- Balaloan Location in Punjab, India Balaloan Balaloan (India)
- Coordinates: 31°13′26″N 75°46′15″E﻿ / ﻿31.224020°N 75.770801°E
- Country: India
- State: Punjab
- District: Kapurthala

Government
- • Type: Panchayati raj (India)
- • Body: Gram panchayat

Population (2011)
- • Total: 133
- Sex ratio 77/56♂/♀

Languages
- • Official: Punjabi
- • Other spoken: Hindi
- Time zone: UTC+5:30 (IST)
- PIN: 144401
- Telephone code: 01822
- ISO 3166 code: IN-PB
- Vehicle registration: PB-09
- Website: kapurthala.gov.in

= Balaloan =

Balaloan is a village in Tehsil Phagwara, Kapurthala district, in Punjab, India. It is located 10 km away from sub-district headquarter Phagwara and 44 km away from district headquarter Kapurthala.
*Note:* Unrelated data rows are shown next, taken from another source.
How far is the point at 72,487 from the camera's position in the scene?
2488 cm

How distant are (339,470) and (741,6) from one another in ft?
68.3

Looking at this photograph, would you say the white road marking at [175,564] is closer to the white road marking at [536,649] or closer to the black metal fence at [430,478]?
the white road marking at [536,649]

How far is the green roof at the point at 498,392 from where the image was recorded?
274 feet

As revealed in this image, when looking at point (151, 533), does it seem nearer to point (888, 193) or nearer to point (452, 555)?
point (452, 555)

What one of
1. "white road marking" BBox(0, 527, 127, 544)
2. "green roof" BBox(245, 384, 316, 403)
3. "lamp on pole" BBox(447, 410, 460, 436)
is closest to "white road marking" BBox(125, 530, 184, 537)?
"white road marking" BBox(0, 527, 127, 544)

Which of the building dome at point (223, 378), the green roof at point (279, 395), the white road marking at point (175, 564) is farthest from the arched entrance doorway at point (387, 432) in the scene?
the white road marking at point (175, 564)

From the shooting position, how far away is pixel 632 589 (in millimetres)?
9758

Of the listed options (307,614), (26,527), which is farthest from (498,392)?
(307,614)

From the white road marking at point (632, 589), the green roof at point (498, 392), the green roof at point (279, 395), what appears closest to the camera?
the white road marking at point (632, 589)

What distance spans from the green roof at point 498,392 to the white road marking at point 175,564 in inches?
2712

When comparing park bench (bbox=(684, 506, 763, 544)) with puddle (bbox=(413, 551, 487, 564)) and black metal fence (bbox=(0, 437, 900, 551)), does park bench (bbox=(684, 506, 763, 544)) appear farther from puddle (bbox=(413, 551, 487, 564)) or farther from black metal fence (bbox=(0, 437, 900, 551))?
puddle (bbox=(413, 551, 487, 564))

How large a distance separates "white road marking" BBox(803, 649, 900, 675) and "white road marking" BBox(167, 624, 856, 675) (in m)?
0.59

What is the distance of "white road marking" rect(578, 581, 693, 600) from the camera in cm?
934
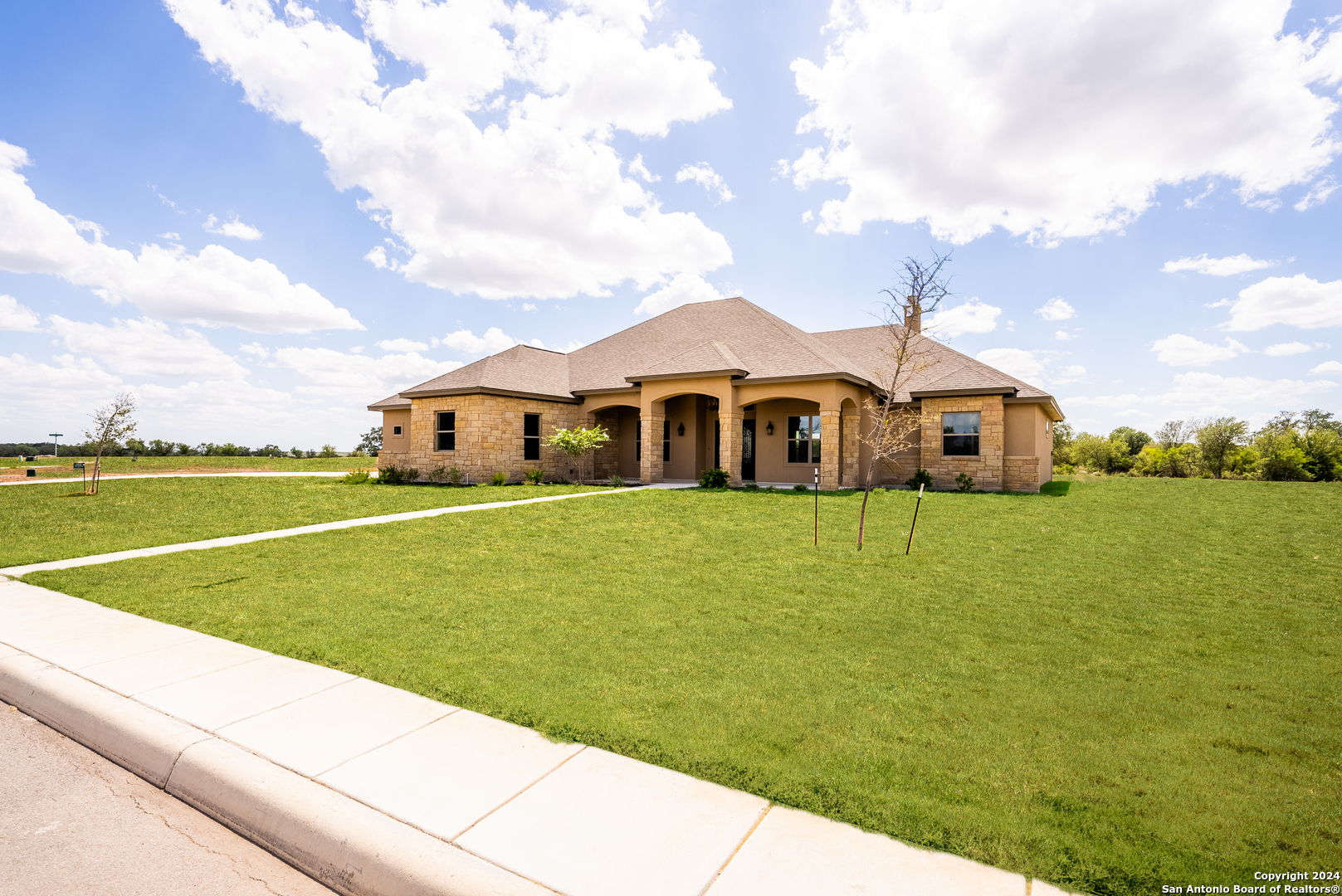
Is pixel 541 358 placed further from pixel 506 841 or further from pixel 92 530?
pixel 506 841

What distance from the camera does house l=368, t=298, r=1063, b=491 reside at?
20.0m

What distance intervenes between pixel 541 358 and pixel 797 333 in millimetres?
10682

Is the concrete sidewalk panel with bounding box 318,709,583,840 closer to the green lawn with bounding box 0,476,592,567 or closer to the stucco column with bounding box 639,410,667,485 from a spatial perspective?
the green lawn with bounding box 0,476,592,567

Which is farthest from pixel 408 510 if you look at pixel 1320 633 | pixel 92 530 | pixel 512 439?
pixel 1320 633

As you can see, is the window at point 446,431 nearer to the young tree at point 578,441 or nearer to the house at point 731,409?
the house at point 731,409

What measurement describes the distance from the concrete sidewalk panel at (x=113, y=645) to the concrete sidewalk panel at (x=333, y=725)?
2.26 metres

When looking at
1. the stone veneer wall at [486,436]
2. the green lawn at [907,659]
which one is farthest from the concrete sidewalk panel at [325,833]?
the stone veneer wall at [486,436]

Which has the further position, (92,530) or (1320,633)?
(92,530)

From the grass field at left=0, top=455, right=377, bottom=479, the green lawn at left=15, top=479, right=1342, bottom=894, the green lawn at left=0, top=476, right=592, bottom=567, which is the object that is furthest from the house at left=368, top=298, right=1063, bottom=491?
the grass field at left=0, top=455, right=377, bottom=479

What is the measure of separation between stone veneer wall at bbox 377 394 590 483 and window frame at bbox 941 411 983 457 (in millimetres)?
12874

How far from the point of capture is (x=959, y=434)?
67.5 feet

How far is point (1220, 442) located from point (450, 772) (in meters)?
43.3

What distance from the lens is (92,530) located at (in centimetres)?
1203

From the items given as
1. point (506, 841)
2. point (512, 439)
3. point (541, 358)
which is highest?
point (541, 358)
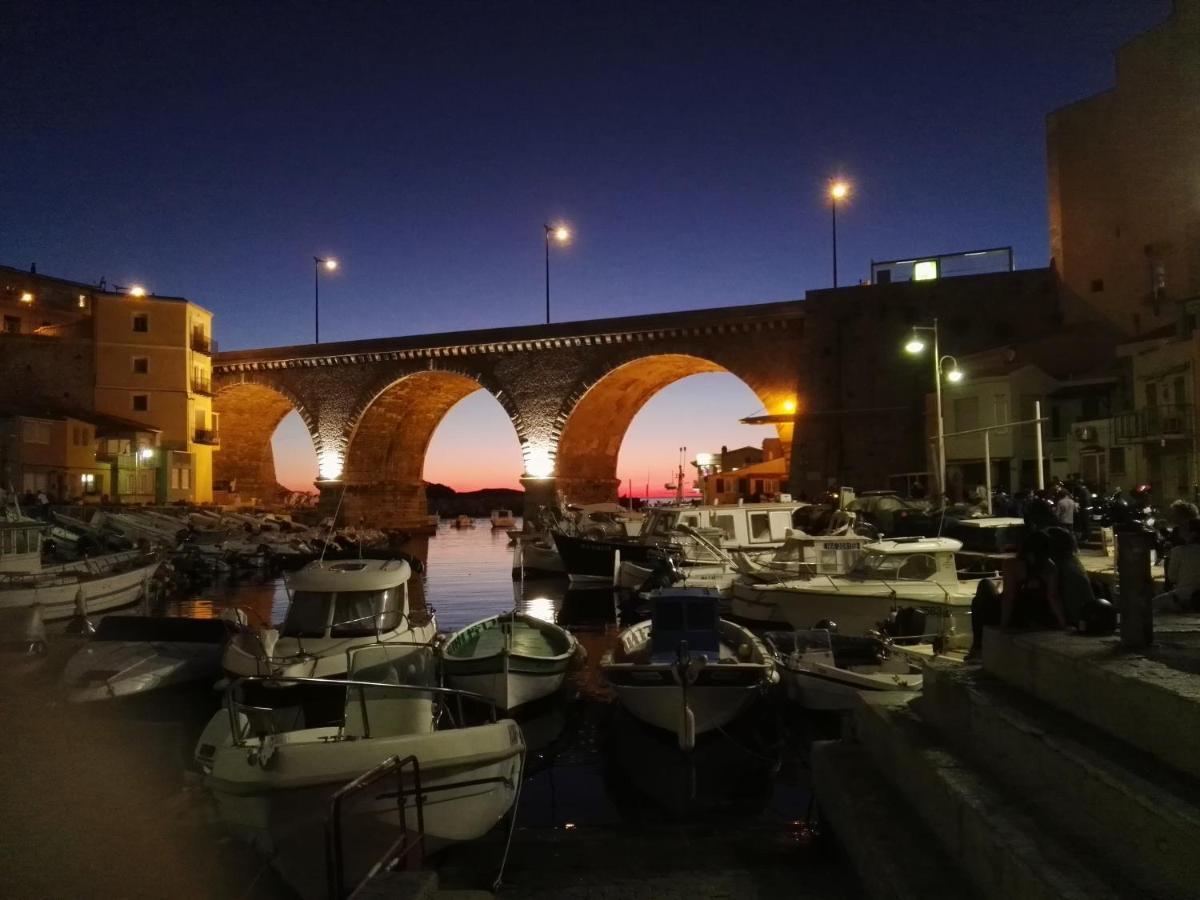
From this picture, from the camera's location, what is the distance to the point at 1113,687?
370 cm

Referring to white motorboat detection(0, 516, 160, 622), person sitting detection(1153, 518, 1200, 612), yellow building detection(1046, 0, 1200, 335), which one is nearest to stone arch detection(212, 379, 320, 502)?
white motorboat detection(0, 516, 160, 622)

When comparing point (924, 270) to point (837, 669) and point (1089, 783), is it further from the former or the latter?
point (1089, 783)

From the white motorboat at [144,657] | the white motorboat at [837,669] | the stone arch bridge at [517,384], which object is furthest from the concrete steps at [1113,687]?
the stone arch bridge at [517,384]

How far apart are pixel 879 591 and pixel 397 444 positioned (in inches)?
1561

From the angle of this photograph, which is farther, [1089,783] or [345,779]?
[345,779]

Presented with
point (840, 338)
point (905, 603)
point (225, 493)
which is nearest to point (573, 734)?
point (905, 603)

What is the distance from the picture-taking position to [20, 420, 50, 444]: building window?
3572 cm

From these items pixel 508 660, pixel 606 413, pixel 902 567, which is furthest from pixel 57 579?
pixel 606 413

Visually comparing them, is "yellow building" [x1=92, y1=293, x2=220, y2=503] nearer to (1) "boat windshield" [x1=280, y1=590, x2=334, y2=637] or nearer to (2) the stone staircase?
(1) "boat windshield" [x1=280, y1=590, x2=334, y2=637]

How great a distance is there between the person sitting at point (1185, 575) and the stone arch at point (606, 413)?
93.9 ft

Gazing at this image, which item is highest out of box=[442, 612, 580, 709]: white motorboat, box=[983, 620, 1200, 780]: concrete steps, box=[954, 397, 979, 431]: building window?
box=[954, 397, 979, 431]: building window

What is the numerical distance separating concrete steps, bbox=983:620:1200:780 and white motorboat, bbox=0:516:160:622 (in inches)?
633

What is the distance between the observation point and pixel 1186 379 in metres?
22.5

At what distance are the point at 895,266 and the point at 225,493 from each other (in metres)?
37.7
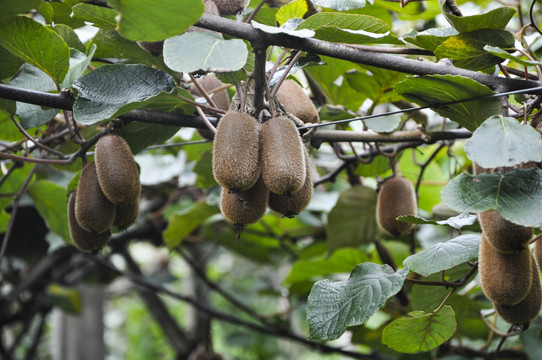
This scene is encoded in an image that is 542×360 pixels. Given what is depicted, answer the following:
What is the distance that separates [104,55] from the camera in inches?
44.0

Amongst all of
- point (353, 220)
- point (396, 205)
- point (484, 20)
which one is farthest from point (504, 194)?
point (353, 220)

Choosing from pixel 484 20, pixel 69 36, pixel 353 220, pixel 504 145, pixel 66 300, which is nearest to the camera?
pixel 504 145

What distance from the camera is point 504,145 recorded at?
0.75 m

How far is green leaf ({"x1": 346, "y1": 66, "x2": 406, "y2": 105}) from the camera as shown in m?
1.22

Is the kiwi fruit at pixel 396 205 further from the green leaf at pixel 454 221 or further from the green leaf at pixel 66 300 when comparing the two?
the green leaf at pixel 66 300

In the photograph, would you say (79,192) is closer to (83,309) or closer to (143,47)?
(143,47)

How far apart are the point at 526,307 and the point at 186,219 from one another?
99 centimetres

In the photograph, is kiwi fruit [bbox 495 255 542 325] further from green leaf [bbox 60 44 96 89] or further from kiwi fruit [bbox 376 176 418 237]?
green leaf [bbox 60 44 96 89]

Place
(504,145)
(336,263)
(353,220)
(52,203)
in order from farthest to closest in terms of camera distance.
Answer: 1. (336,263)
2. (353,220)
3. (52,203)
4. (504,145)

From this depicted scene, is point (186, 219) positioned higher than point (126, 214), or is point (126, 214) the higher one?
point (126, 214)

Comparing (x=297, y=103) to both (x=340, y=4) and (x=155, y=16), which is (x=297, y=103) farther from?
(x=155, y=16)

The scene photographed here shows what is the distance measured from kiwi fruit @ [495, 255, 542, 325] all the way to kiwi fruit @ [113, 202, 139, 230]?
0.62 metres

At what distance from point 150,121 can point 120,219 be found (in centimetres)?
18

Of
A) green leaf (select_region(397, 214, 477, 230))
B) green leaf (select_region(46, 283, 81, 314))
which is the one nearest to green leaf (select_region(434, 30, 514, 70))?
green leaf (select_region(397, 214, 477, 230))
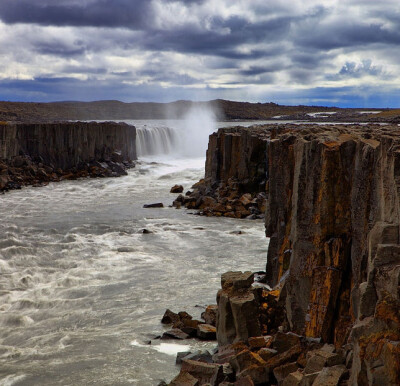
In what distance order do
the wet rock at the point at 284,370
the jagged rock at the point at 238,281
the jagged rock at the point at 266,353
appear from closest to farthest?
1. the wet rock at the point at 284,370
2. the jagged rock at the point at 266,353
3. the jagged rock at the point at 238,281

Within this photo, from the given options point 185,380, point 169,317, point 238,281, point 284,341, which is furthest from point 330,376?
point 169,317

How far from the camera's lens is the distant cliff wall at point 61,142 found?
3828 cm

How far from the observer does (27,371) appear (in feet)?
30.5

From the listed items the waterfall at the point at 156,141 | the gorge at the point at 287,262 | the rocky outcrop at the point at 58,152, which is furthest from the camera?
the waterfall at the point at 156,141

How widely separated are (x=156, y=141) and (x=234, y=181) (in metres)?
30.5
The village is administrated by a Sarpanch, who is an elected representative.

== Transport ==
Phagwara Junction Railway Station, Mauli Halt Railway Station are the nearby railway stations to Balaloan. Jalandhar City Rail Way station is 23 km away from the village. The village is 118 km away from Sri Guru Ram Dass Jee International Airport in Amritsar. Another nearby airport is Sahnewal Airport in Ludhiana which is located 40 km away from the village.